NBlob posted an interesting question, which IMHO deserves something more then just a simple in line response.
Quote: One of the most interesting things in WoC was the transplanted social contexts of up timers, feminism, LGBTQ, & race were discussed, but not the Green movement.
Would it be possible to kick off the Green Movement without Rachel Carson's Silent Spring, without the blights of oil spills, dead rivers, introduced species. Or would we accelerate Pell Mell into a hellscape of neonicanatoids, organochlorines, and hormone disrupters?
Post WW2 Western Europe and to a lesser extent the United States were more or less industrialized but to a large degree rural country. Small scale farming was the norm, with big industry concentrated in urban areas. And at those places pollution was already rampant.
I’ll give you an example. As I am typing this, I can look at a small river 8 meters away from my desk. 70 years ago, this was more or less used as a sewer for small scale ironworking, shipbuilding and a coal to gas plant that supplied heating gas for this part of the city. It took from the late 60s to the late 80s to clean up the river, with the remaining brownfield site reworked to housing in the decade following that.
On the other hand, the waste that society produced was mild. Most products were packaged in (treated) paper, sold without rapping and disposable plastic bags were in a distant future. The fridge made his first appearance over here in the late 50s, so shopping was mostly a daily occurrence.

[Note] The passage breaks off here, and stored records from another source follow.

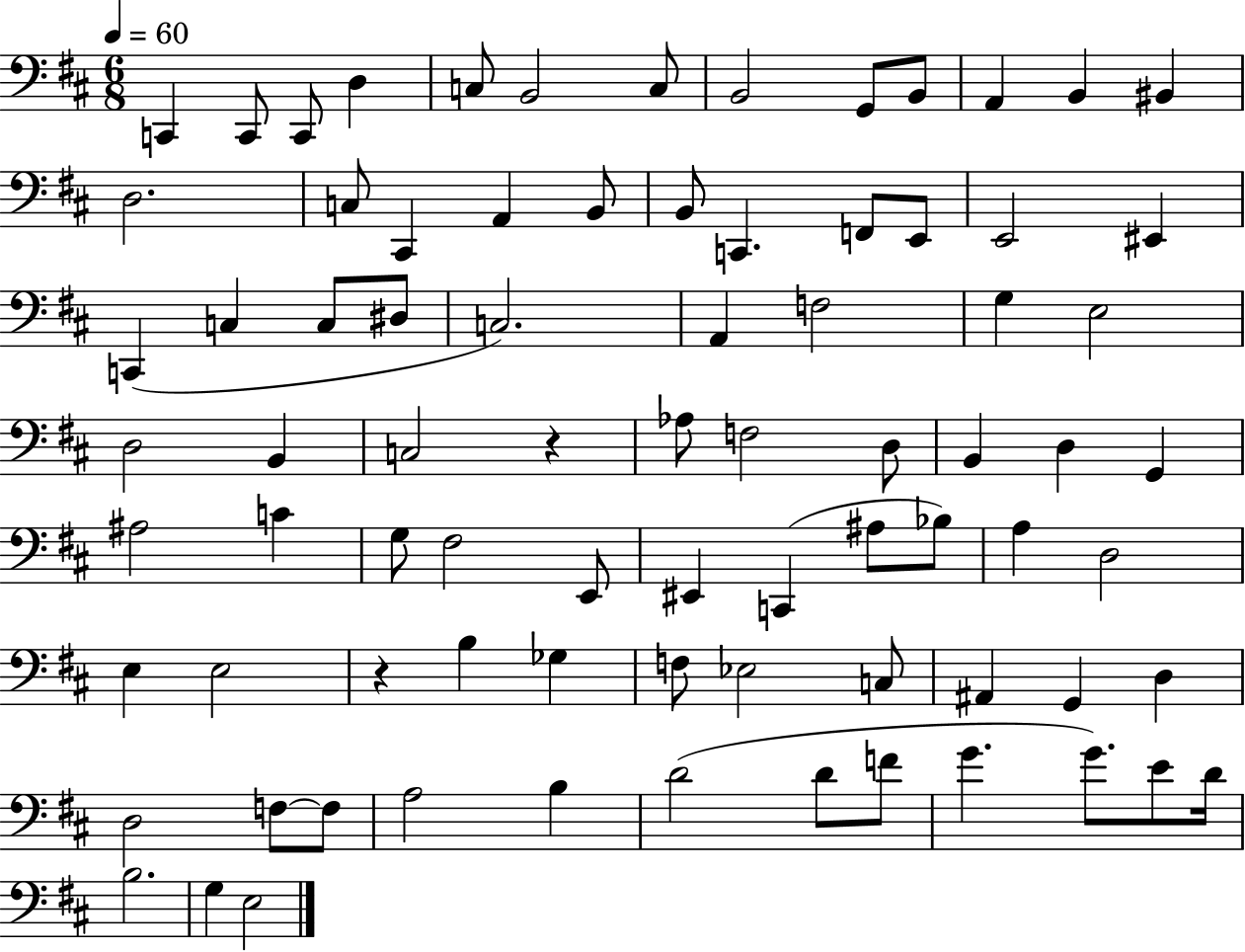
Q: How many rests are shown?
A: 2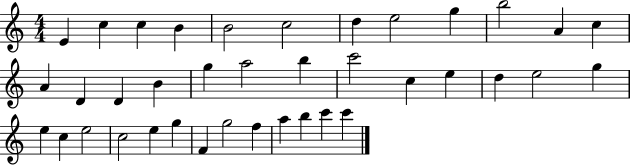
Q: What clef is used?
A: treble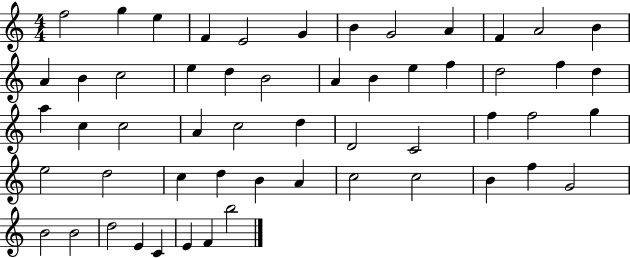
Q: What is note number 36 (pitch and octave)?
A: G5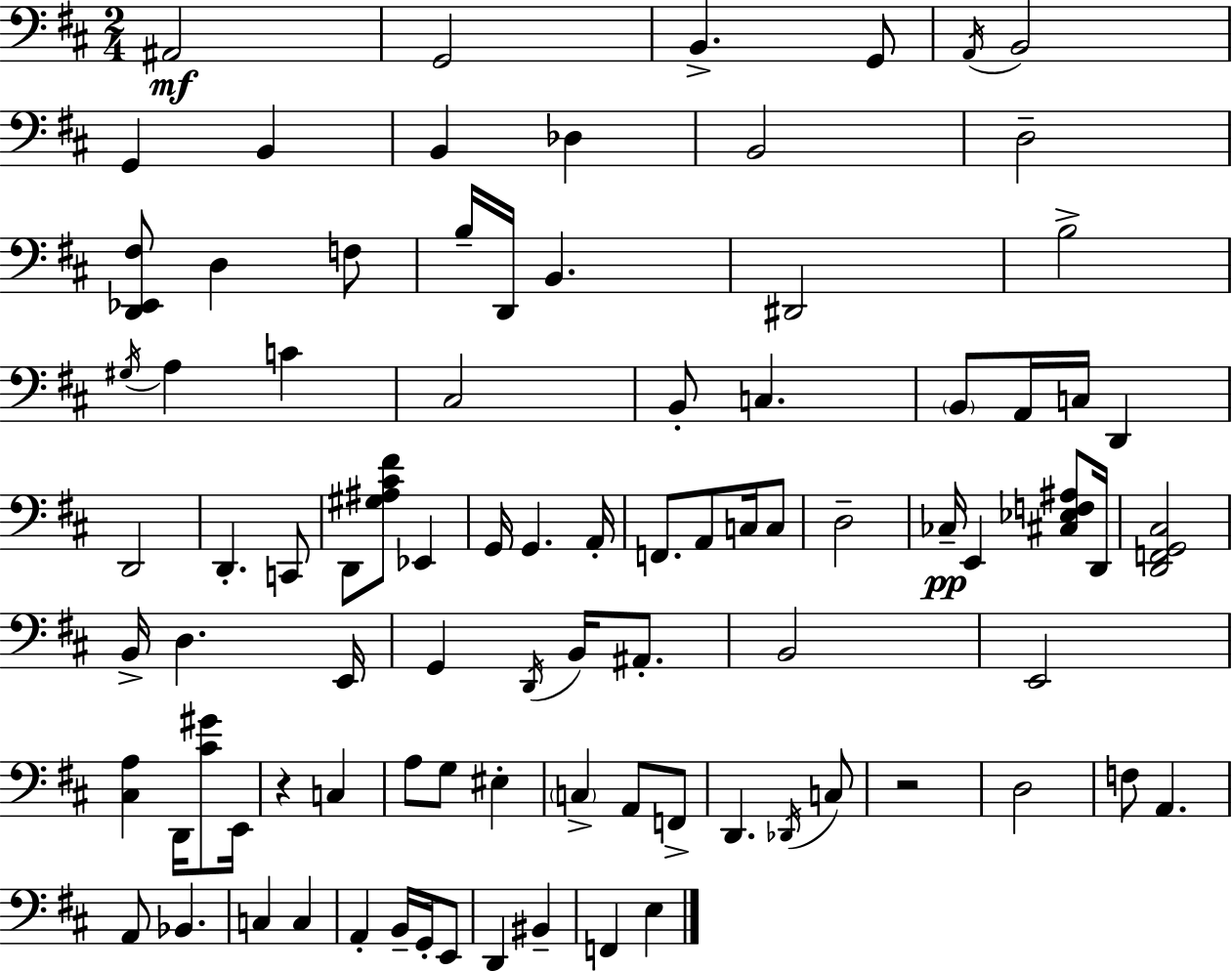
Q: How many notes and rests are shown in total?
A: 89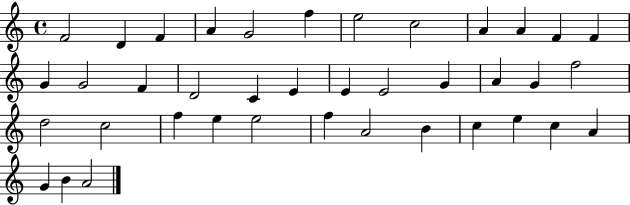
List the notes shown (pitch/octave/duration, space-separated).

F4/h D4/q F4/q A4/q G4/h F5/q E5/h C5/h A4/q A4/q F4/q F4/q G4/q G4/h F4/q D4/h C4/q E4/q E4/q E4/h G4/q A4/q G4/q F5/h D5/h C5/h F5/q E5/q E5/h F5/q A4/h B4/q C5/q E5/q C5/q A4/q G4/q B4/q A4/h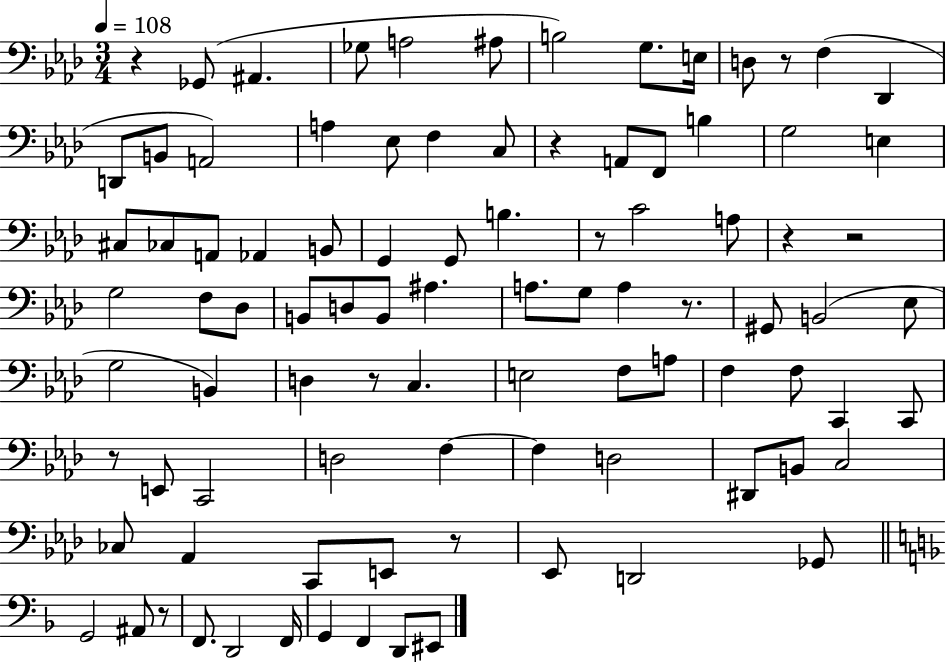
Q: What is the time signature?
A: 3/4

Organic waste was picked up even before sanctioned recycling by small traders called “schillenboeren”. Literally that means “peel traders”. Edible refuse was sold to lice stock holding farmers (Pigs will eat almost anything) and the rest went up the compost heap to be sold as fertilizer and top soil for the next spring.
Green movement and/or government intervention.
So how green will our 1955 be? Probably greener than it would have been. Footage from Tsjernobyl and Fukushima would make the appetite for nuclear energy a lot lower. Other factors would be more economical. Norway and The Netherlands are sitting on vast bubbles of natural gas and in the North Sea is enough oil for decades. So, coal could be on its way out in Europe.
Governments would be eager to pick off other low hanging fruit. Recycling, CFC free fridges and spray cans and lead-free gasoline intermixed with ethanol are the first to spring to mind. Intensive agriculture pioneered in the US and rolled out by people like Sicco Mansholt will supply cheap food and other materials. Manure can be used as a source for green gas which can be used in greenhouse farming. Early solar and wind power as well as city planning – southward facing roofs, utility ducts and city-wide warming systems will do the rest.
There will be green movement, attacking the excesses and finding itself in a watchdog role not unlike people in road and child safety. So less militant but more influence.